8 oz. plain yogurt, stirred until smooth 1 tablespoon organic coconut or canola oil ½ -1 tablespoon black mustard seeds 1 teaspoon ground coriander ½ tsp. garam masala ½ teaspoon salt ½ teaspoon ¼ English cucumber, unpeeled and finely diced 3 scallions, thinly sliced, some greens included 1 generous handful cherry tomatoes, quartered ¼ cup cilantro, chopped, and some reserved for garnish

Directions

1. In oil, heat mustard seeds until they pop. Remove from stove, and quickly add coriander and garam masala to fry slightly. Then stir the spice mixture into the yogurt and add the vegetables, salt and sugar.

2. Stir in the cilantro and chill until ready to use. Serve with any curry dish…especially if it is a very hot one!

*All spices and the naan can be found easily in any Indian market and at most well-stocked grocery stores.
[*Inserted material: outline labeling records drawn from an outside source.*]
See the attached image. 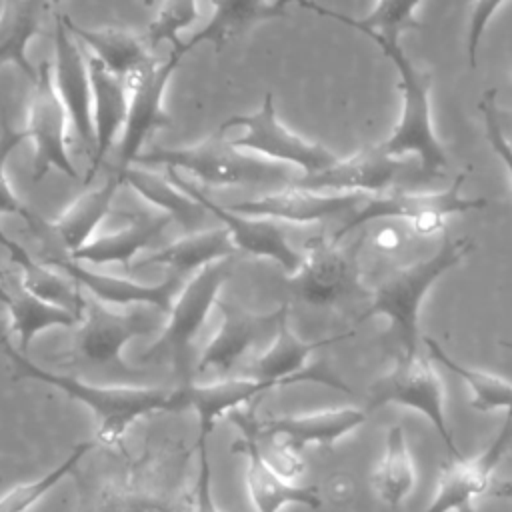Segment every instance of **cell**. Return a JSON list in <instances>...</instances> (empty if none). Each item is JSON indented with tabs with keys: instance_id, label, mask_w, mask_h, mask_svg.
<instances>
[{
	"instance_id": "obj_22",
	"label": "cell",
	"mask_w": 512,
	"mask_h": 512,
	"mask_svg": "<svg viewBox=\"0 0 512 512\" xmlns=\"http://www.w3.org/2000/svg\"><path fill=\"white\" fill-rule=\"evenodd\" d=\"M368 420V410L356 406L324 408L304 414L270 418L258 424V434L282 440V446L302 450L306 446H334Z\"/></svg>"
},
{
	"instance_id": "obj_29",
	"label": "cell",
	"mask_w": 512,
	"mask_h": 512,
	"mask_svg": "<svg viewBox=\"0 0 512 512\" xmlns=\"http://www.w3.org/2000/svg\"><path fill=\"white\" fill-rule=\"evenodd\" d=\"M66 28L76 40H82L92 56L104 64L112 74L128 80L134 72L156 60L146 42L134 32L120 26L86 28L76 24L68 14H62Z\"/></svg>"
},
{
	"instance_id": "obj_23",
	"label": "cell",
	"mask_w": 512,
	"mask_h": 512,
	"mask_svg": "<svg viewBox=\"0 0 512 512\" xmlns=\"http://www.w3.org/2000/svg\"><path fill=\"white\" fill-rule=\"evenodd\" d=\"M272 388H276L272 382L258 376H222L208 384L186 382L176 388L178 410H194L198 416V434L210 436L220 418L230 416Z\"/></svg>"
},
{
	"instance_id": "obj_26",
	"label": "cell",
	"mask_w": 512,
	"mask_h": 512,
	"mask_svg": "<svg viewBox=\"0 0 512 512\" xmlns=\"http://www.w3.org/2000/svg\"><path fill=\"white\" fill-rule=\"evenodd\" d=\"M128 224L112 234L92 238L70 258L82 264H122L126 270H132V258L152 244L162 230L172 222L166 214H148V212H126Z\"/></svg>"
},
{
	"instance_id": "obj_12",
	"label": "cell",
	"mask_w": 512,
	"mask_h": 512,
	"mask_svg": "<svg viewBox=\"0 0 512 512\" xmlns=\"http://www.w3.org/2000/svg\"><path fill=\"white\" fill-rule=\"evenodd\" d=\"M154 328L156 320L146 312H114L96 298H86L76 326V350L90 364L140 376L142 370L122 360V350L130 340L152 334Z\"/></svg>"
},
{
	"instance_id": "obj_17",
	"label": "cell",
	"mask_w": 512,
	"mask_h": 512,
	"mask_svg": "<svg viewBox=\"0 0 512 512\" xmlns=\"http://www.w3.org/2000/svg\"><path fill=\"white\" fill-rule=\"evenodd\" d=\"M216 306L222 314V322L200 354L196 370H216L220 376H228L266 334H274L280 320L288 316L290 310L288 304H280L272 312L264 314L226 300H218Z\"/></svg>"
},
{
	"instance_id": "obj_31",
	"label": "cell",
	"mask_w": 512,
	"mask_h": 512,
	"mask_svg": "<svg viewBox=\"0 0 512 512\" xmlns=\"http://www.w3.org/2000/svg\"><path fill=\"white\" fill-rule=\"evenodd\" d=\"M286 12L276 8L272 0H212V16L202 30L190 36V40L180 42L172 50L186 54L198 44H212L214 50H220L224 44L244 34L250 26L262 20L284 16Z\"/></svg>"
},
{
	"instance_id": "obj_21",
	"label": "cell",
	"mask_w": 512,
	"mask_h": 512,
	"mask_svg": "<svg viewBox=\"0 0 512 512\" xmlns=\"http://www.w3.org/2000/svg\"><path fill=\"white\" fill-rule=\"evenodd\" d=\"M52 80L54 88L68 112L76 136L82 144L94 150L92 128V84L88 72V60H84L76 38L66 28L62 12L56 14L54 26V62Z\"/></svg>"
},
{
	"instance_id": "obj_49",
	"label": "cell",
	"mask_w": 512,
	"mask_h": 512,
	"mask_svg": "<svg viewBox=\"0 0 512 512\" xmlns=\"http://www.w3.org/2000/svg\"><path fill=\"white\" fill-rule=\"evenodd\" d=\"M0 482H2V476H0Z\"/></svg>"
},
{
	"instance_id": "obj_36",
	"label": "cell",
	"mask_w": 512,
	"mask_h": 512,
	"mask_svg": "<svg viewBox=\"0 0 512 512\" xmlns=\"http://www.w3.org/2000/svg\"><path fill=\"white\" fill-rule=\"evenodd\" d=\"M424 344L428 348V354L432 360L446 366L450 372H454L470 390V404L478 412H506L508 418H512V382L478 368L464 366L462 362L454 360L434 338L424 336Z\"/></svg>"
},
{
	"instance_id": "obj_14",
	"label": "cell",
	"mask_w": 512,
	"mask_h": 512,
	"mask_svg": "<svg viewBox=\"0 0 512 512\" xmlns=\"http://www.w3.org/2000/svg\"><path fill=\"white\" fill-rule=\"evenodd\" d=\"M512 444V418L506 416L496 438L476 456H452L442 464L436 490L424 512H476V500L490 486L492 476Z\"/></svg>"
},
{
	"instance_id": "obj_38",
	"label": "cell",
	"mask_w": 512,
	"mask_h": 512,
	"mask_svg": "<svg viewBox=\"0 0 512 512\" xmlns=\"http://www.w3.org/2000/svg\"><path fill=\"white\" fill-rule=\"evenodd\" d=\"M198 20V0H162L148 28V46L154 50L160 42L178 46L180 32Z\"/></svg>"
},
{
	"instance_id": "obj_5",
	"label": "cell",
	"mask_w": 512,
	"mask_h": 512,
	"mask_svg": "<svg viewBox=\"0 0 512 512\" xmlns=\"http://www.w3.org/2000/svg\"><path fill=\"white\" fill-rule=\"evenodd\" d=\"M232 274V258L218 260L194 272L186 284H182L176 294L170 310L168 322L160 332L158 340L146 350L144 360L170 358L180 384L190 380V350L192 342L198 336L202 324L206 322L210 310L220 300V288Z\"/></svg>"
},
{
	"instance_id": "obj_43",
	"label": "cell",
	"mask_w": 512,
	"mask_h": 512,
	"mask_svg": "<svg viewBox=\"0 0 512 512\" xmlns=\"http://www.w3.org/2000/svg\"><path fill=\"white\" fill-rule=\"evenodd\" d=\"M492 494H494V498H498V500H508V502H512V478H508V480L500 482L498 486H494Z\"/></svg>"
},
{
	"instance_id": "obj_18",
	"label": "cell",
	"mask_w": 512,
	"mask_h": 512,
	"mask_svg": "<svg viewBox=\"0 0 512 512\" xmlns=\"http://www.w3.org/2000/svg\"><path fill=\"white\" fill-rule=\"evenodd\" d=\"M120 184L122 180L116 172L104 184L86 190L84 194L74 198L52 222H46L44 218L34 214L28 228L46 246V254L42 256H72L76 250L88 244L96 228L108 214Z\"/></svg>"
},
{
	"instance_id": "obj_13",
	"label": "cell",
	"mask_w": 512,
	"mask_h": 512,
	"mask_svg": "<svg viewBox=\"0 0 512 512\" xmlns=\"http://www.w3.org/2000/svg\"><path fill=\"white\" fill-rule=\"evenodd\" d=\"M230 420L242 430V438L232 444V450L244 456L246 490L256 512H280L288 504L312 510L322 506L316 488L292 482L268 462L258 440V424L252 420V414L236 410L230 414Z\"/></svg>"
},
{
	"instance_id": "obj_25",
	"label": "cell",
	"mask_w": 512,
	"mask_h": 512,
	"mask_svg": "<svg viewBox=\"0 0 512 512\" xmlns=\"http://www.w3.org/2000/svg\"><path fill=\"white\" fill-rule=\"evenodd\" d=\"M362 194H328V192H310L302 188L288 186L286 190L240 200L228 208L240 214L270 218L276 222H294L308 224L332 218L340 212L352 208Z\"/></svg>"
},
{
	"instance_id": "obj_46",
	"label": "cell",
	"mask_w": 512,
	"mask_h": 512,
	"mask_svg": "<svg viewBox=\"0 0 512 512\" xmlns=\"http://www.w3.org/2000/svg\"><path fill=\"white\" fill-rule=\"evenodd\" d=\"M6 298H8V292H6V270H4V266L0 264V302L4 304Z\"/></svg>"
},
{
	"instance_id": "obj_44",
	"label": "cell",
	"mask_w": 512,
	"mask_h": 512,
	"mask_svg": "<svg viewBox=\"0 0 512 512\" xmlns=\"http://www.w3.org/2000/svg\"><path fill=\"white\" fill-rule=\"evenodd\" d=\"M498 120H500V114H498ZM500 128H502L504 138H506V140H508V144L512 146V116H508V118H506V122H502V120H500Z\"/></svg>"
},
{
	"instance_id": "obj_8",
	"label": "cell",
	"mask_w": 512,
	"mask_h": 512,
	"mask_svg": "<svg viewBox=\"0 0 512 512\" xmlns=\"http://www.w3.org/2000/svg\"><path fill=\"white\" fill-rule=\"evenodd\" d=\"M444 398V384L432 358L420 352H402L396 358V364L372 384L368 412L386 404L416 410L436 428L450 456H462L448 424Z\"/></svg>"
},
{
	"instance_id": "obj_4",
	"label": "cell",
	"mask_w": 512,
	"mask_h": 512,
	"mask_svg": "<svg viewBox=\"0 0 512 512\" xmlns=\"http://www.w3.org/2000/svg\"><path fill=\"white\" fill-rule=\"evenodd\" d=\"M398 74V88L402 96V110L390 136L382 148L396 160L414 156L424 172H442L448 166V156L432 122V76L418 68L402 50V46L382 48Z\"/></svg>"
},
{
	"instance_id": "obj_11",
	"label": "cell",
	"mask_w": 512,
	"mask_h": 512,
	"mask_svg": "<svg viewBox=\"0 0 512 512\" xmlns=\"http://www.w3.org/2000/svg\"><path fill=\"white\" fill-rule=\"evenodd\" d=\"M288 286L310 306H332L364 292L356 252L342 250L340 242L326 236H314L306 242L302 262L288 276Z\"/></svg>"
},
{
	"instance_id": "obj_2",
	"label": "cell",
	"mask_w": 512,
	"mask_h": 512,
	"mask_svg": "<svg viewBox=\"0 0 512 512\" xmlns=\"http://www.w3.org/2000/svg\"><path fill=\"white\" fill-rule=\"evenodd\" d=\"M474 250L470 238L444 240L442 246L428 258L402 266L380 280L360 320L384 316L390 324V334L400 344L402 352H418L420 338V310L426 294L452 270L462 258Z\"/></svg>"
},
{
	"instance_id": "obj_7",
	"label": "cell",
	"mask_w": 512,
	"mask_h": 512,
	"mask_svg": "<svg viewBox=\"0 0 512 512\" xmlns=\"http://www.w3.org/2000/svg\"><path fill=\"white\" fill-rule=\"evenodd\" d=\"M466 172H460L448 188L440 192H384L368 198V202L356 210L348 222L332 236L340 242L352 230L374 220H404L414 234L430 236L444 228L446 220L454 214H466L486 206L484 198L462 196V184Z\"/></svg>"
},
{
	"instance_id": "obj_48",
	"label": "cell",
	"mask_w": 512,
	"mask_h": 512,
	"mask_svg": "<svg viewBox=\"0 0 512 512\" xmlns=\"http://www.w3.org/2000/svg\"><path fill=\"white\" fill-rule=\"evenodd\" d=\"M502 346H506L508 350H512V342H502Z\"/></svg>"
},
{
	"instance_id": "obj_24",
	"label": "cell",
	"mask_w": 512,
	"mask_h": 512,
	"mask_svg": "<svg viewBox=\"0 0 512 512\" xmlns=\"http://www.w3.org/2000/svg\"><path fill=\"white\" fill-rule=\"evenodd\" d=\"M88 72L92 84V128H94V150L90 170L84 182H92L98 174L106 154L122 134L126 112H128V82L112 74L94 56L88 58Z\"/></svg>"
},
{
	"instance_id": "obj_6",
	"label": "cell",
	"mask_w": 512,
	"mask_h": 512,
	"mask_svg": "<svg viewBox=\"0 0 512 512\" xmlns=\"http://www.w3.org/2000/svg\"><path fill=\"white\" fill-rule=\"evenodd\" d=\"M216 130L222 134L234 132V136L226 138L236 148L250 152L258 158L296 166L304 172L302 176L318 174L338 160L332 150L294 134L278 120L272 92L264 94L258 110H254L252 114L230 116Z\"/></svg>"
},
{
	"instance_id": "obj_3",
	"label": "cell",
	"mask_w": 512,
	"mask_h": 512,
	"mask_svg": "<svg viewBox=\"0 0 512 512\" xmlns=\"http://www.w3.org/2000/svg\"><path fill=\"white\" fill-rule=\"evenodd\" d=\"M134 164L166 166V170L180 168L194 174L206 186L290 182L284 168L236 148L218 130L190 146H154L142 152Z\"/></svg>"
},
{
	"instance_id": "obj_9",
	"label": "cell",
	"mask_w": 512,
	"mask_h": 512,
	"mask_svg": "<svg viewBox=\"0 0 512 512\" xmlns=\"http://www.w3.org/2000/svg\"><path fill=\"white\" fill-rule=\"evenodd\" d=\"M68 112L54 88L52 64L48 60L36 66V78L32 80V92L26 114V138L32 140V180L40 182L50 170H56L72 180L80 178L76 164L68 152L66 122Z\"/></svg>"
},
{
	"instance_id": "obj_28",
	"label": "cell",
	"mask_w": 512,
	"mask_h": 512,
	"mask_svg": "<svg viewBox=\"0 0 512 512\" xmlns=\"http://www.w3.org/2000/svg\"><path fill=\"white\" fill-rule=\"evenodd\" d=\"M294 2L318 16L332 18L354 30H360L362 34L372 38L380 50L388 46H398L400 44L398 40L402 34L418 32L424 28L416 18V10L420 8L422 0H378L372 12L362 18H350L342 12L320 6L318 2H312V0H294Z\"/></svg>"
},
{
	"instance_id": "obj_34",
	"label": "cell",
	"mask_w": 512,
	"mask_h": 512,
	"mask_svg": "<svg viewBox=\"0 0 512 512\" xmlns=\"http://www.w3.org/2000/svg\"><path fill=\"white\" fill-rule=\"evenodd\" d=\"M46 0H2L0 4V66H18L30 82L36 66L28 58V46L40 34Z\"/></svg>"
},
{
	"instance_id": "obj_10",
	"label": "cell",
	"mask_w": 512,
	"mask_h": 512,
	"mask_svg": "<svg viewBox=\"0 0 512 512\" xmlns=\"http://www.w3.org/2000/svg\"><path fill=\"white\" fill-rule=\"evenodd\" d=\"M182 58H184L182 54L172 50L168 58L152 60L150 64H146L126 80L128 112H126V122H124L120 140H118L116 172H122L124 168L136 162V158L142 154V146L146 138L152 132L170 126V114L164 108V94Z\"/></svg>"
},
{
	"instance_id": "obj_37",
	"label": "cell",
	"mask_w": 512,
	"mask_h": 512,
	"mask_svg": "<svg viewBox=\"0 0 512 512\" xmlns=\"http://www.w3.org/2000/svg\"><path fill=\"white\" fill-rule=\"evenodd\" d=\"M94 440L88 442H80L72 448V452L60 462L56 464L52 470H48L44 476L26 482V484H18L12 490H8L4 496H0V512H28L32 510L58 482H62V478H66L76 464L82 460V456L94 446Z\"/></svg>"
},
{
	"instance_id": "obj_42",
	"label": "cell",
	"mask_w": 512,
	"mask_h": 512,
	"mask_svg": "<svg viewBox=\"0 0 512 512\" xmlns=\"http://www.w3.org/2000/svg\"><path fill=\"white\" fill-rule=\"evenodd\" d=\"M506 0H476L472 6V14H470V28H468V42H466V54H468V62L474 68L476 66V54L482 42V36L488 28V22L492 20V16L500 10V6Z\"/></svg>"
},
{
	"instance_id": "obj_45",
	"label": "cell",
	"mask_w": 512,
	"mask_h": 512,
	"mask_svg": "<svg viewBox=\"0 0 512 512\" xmlns=\"http://www.w3.org/2000/svg\"><path fill=\"white\" fill-rule=\"evenodd\" d=\"M8 324H6V320H4V316H0V344H2V348H6L8 344H10V340H8Z\"/></svg>"
},
{
	"instance_id": "obj_32",
	"label": "cell",
	"mask_w": 512,
	"mask_h": 512,
	"mask_svg": "<svg viewBox=\"0 0 512 512\" xmlns=\"http://www.w3.org/2000/svg\"><path fill=\"white\" fill-rule=\"evenodd\" d=\"M416 484L418 470L406 440V430L402 424H392L386 434L384 452L370 472V488L382 504L398 508L410 498Z\"/></svg>"
},
{
	"instance_id": "obj_40",
	"label": "cell",
	"mask_w": 512,
	"mask_h": 512,
	"mask_svg": "<svg viewBox=\"0 0 512 512\" xmlns=\"http://www.w3.org/2000/svg\"><path fill=\"white\" fill-rule=\"evenodd\" d=\"M496 88H490L482 94V98L478 100V112L484 120V130H486V138L494 150V154L502 160L508 176H510V184H512V146L508 144V140L502 134L500 128V120H498V106H496Z\"/></svg>"
},
{
	"instance_id": "obj_35",
	"label": "cell",
	"mask_w": 512,
	"mask_h": 512,
	"mask_svg": "<svg viewBox=\"0 0 512 512\" xmlns=\"http://www.w3.org/2000/svg\"><path fill=\"white\" fill-rule=\"evenodd\" d=\"M6 292L4 306L8 310L10 330L18 336V350L24 354L36 334L50 328H76L80 322V314L44 302L20 284L18 288L6 284Z\"/></svg>"
},
{
	"instance_id": "obj_30",
	"label": "cell",
	"mask_w": 512,
	"mask_h": 512,
	"mask_svg": "<svg viewBox=\"0 0 512 512\" xmlns=\"http://www.w3.org/2000/svg\"><path fill=\"white\" fill-rule=\"evenodd\" d=\"M0 244L8 250L12 262L18 266L22 288H26L30 294L38 296L44 302L66 308L76 314L82 312L86 296L70 276L60 272L46 260L34 258L26 248H22L16 240H12L2 230V226H0Z\"/></svg>"
},
{
	"instance_id": "obj_15",
	"label": "cell",
	"mask_w": 512,
	"mask_h": 512,
	"mask_svg": "<svg viewBox=\"0 0 512 512\" xmlns=\"http://www.w3.org/2000/svg\"><path fill=\"white\" fill-rule=\"evenodd\" d=\"M344 336H330L324 340H302L296 336L288 324V316H284L272 334V342L266 350H262L254 360V370L258 378H264L278 386L290 384H322L338 392L350 394V386L332 370L324 360L310 362L312 354L326 344H332Z\"/></svg>"
},
{
	"instance_id": "obj_16",
	"label": "cell",
	"mask_w": 512,
	"mask_h": 512,
	"mask_svg": "<svg viewBox=\"0 0 512 512\" xmlns=\"http://www.w3.org/2000/svg\"><path fill=\"white\" fill-rule=\"evenodd\" d=\"M168 178L182 188L186 194H190L194 200H198L206 212L214 214L222 226L228 230L230 240L236 250L256 256V258H268L274 260L286 276L294 274L302 262V254L290 246L286 240L284 228L270 218H260V216H250V214H240L230 210L228 206H220L214 200H210L200 186L184 180L182 176L176 174V170L168 168Z\"/></svg>"
},
{
	"instance_id": "obj_33",
	"label": "cell",
	"mask_w": 512,
	"mask_h": 512,
	"mask_svg": "<svg viewBox=\"0 0 512 512\" xmlns=\"http://www.w3.org/2000/svg\"><path fill=\"white\" fill-rule=\"evenodd\" d=\"M122 184H128L140 198L154 204L162 214L170 216L178 224H182L188 232H194L204 218L206 208L178 188L168 176L156 174L146 166L132 164L118 172Z\"/></svg>"
},
{
	"instance_id": "obj_47",
	"label": "cell",
	"mask_w": 512,
	"mask_h": 512,
	"mask_svg": "<svg viewBox=\"0 0 512 512\" xmlns=\"http://www.w3.org/2000/svg\"><path fill=\"white\" fill-rule=\"evenodd\" d=\"M290 2H294V0H274V4H276L280 10H284ZM284 12H286V10H284Z\"/></svg>"
},
{
	"instance_id": "obj_19",
	"label": "cell",
	"mask_w": 512,
	"mask_h": 512,
	"mask_svg": "<svg viewBox=\"0 0 512 512\" xmlns=\"http://www.w3.org/2000/svg\"><path fill=\"white\" fill-rule=\"evenodd\" d=\"M404 162L392 158L382 144L364 146L348 158H338L330 168L290 180V186L328 194H384Z\"/></svg>"
},
{
	"instance_id": "obj_39",
	"label": "cell",
	"mask_w": 512,
	"mask_h": 512,
	"mask_svg": "<svg viewBox=\"0 0 512 512\" xmlns=\"http://www.w3.org/2000/svg\"><path fill=\"white\" fill-rule=\"evenodd\" d=\"M24 138H26V132L12 128L8 124V118L2 116V122H0V214H16L24 218L26 224H30L34 218V212L16 196L6 172L8 160L14 148L20 146Z\"/></svg>"
},
{
	"instance_id": "obj_27",
	"label": "cell",
	"mask_w": 512,
	"mask_h": 512,
	"mask_svg": "<svg viewBox=\"0 0 512 512\" xmlns=\"http://www.w3.org/2000/svg\"><path fill=\"white\" fill-rule=\"evenodd\" d=\"M234 252L236 248L224 226L194 230L148 254L138 264H134V268L164 266L168 272L186 278L208 264L232 258Z\"/></svg>"
},
{
	"instance_id": "obj_1",
	"label": "cell",
	"mask_w": 512,
	"mask_h": 512,
	"mask_svg": "<svg viewBox=\"0 0 512 512\" xmlns=\"http://www.w3.org/2000/svg\"><path fill=\"white\" fill-rule=\"evenodd\" d=\"M4 352L18 366V372L22 376L50 384L76 398L78 402L86 404L98 422L94 442L106 448L118 446L136 420L154 412L178 410L176 388L166 390L156 386H96L72 376L44 370L12 344H8Z\"/></svg>"
},
{
	"instance_id": "obj_41",
	"label": "cell",
	"mask_w": 512,
	"mask_h": 512,
	"mask_svg": "<svg viewBox=\"0 0 512 512\" xmlns=\"http://www.w3.org/2000/svg\"><path fill=\"white\" fill-rule=\"evenodd\" d=\"M208 436L198 434V472L194 480V490H192V508L194 512H222L218 504L214 502L212 494V466L208 458V448H206Z\"/></svg>"
},
{
	"instance_id": "obj_20",
	"label": "cell",
	"mask_w": 512,
	"mask_h": 512,
	"mask_svg": "<svg viewBox=\"0 0 512 512\" xmlns=\"http://www.w3.org/2000/svg\"><path fill=\"white\" fill-rule=\"evenodd\" d=\"M66 276H70L80 288H86L92 298L102 304H120V306H148L162 314H168L176 294L180 292L184 278L168 272V276L156 284H144L132 278H122L114 274H102L86 268L82 262L72 260L70 256H50L42 258Z\"/></svg>"
}]
</instances>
A dosa is an oversized crispy crepe, difficult to make at home, but never to be passed up when found on the menu at an Indian restaurant!


This is a companion discussion topic for the original entry at http://spectrummagazine.org/node/5383

(Mercy triumphs over judgment. James 2:13) #2

Esteemed webEds,
Any chance we could get the secret ingredient identified? This location in the Raita recipe:

½ tsp. garam masala ½ teaspoon salt ½ teaspoon ¼ English cucumber, unpeeled and finely diced.

Thanks.


(Carolyn Parsons) #3

I bet that unidentified 1/2 teaspoon is Sugar.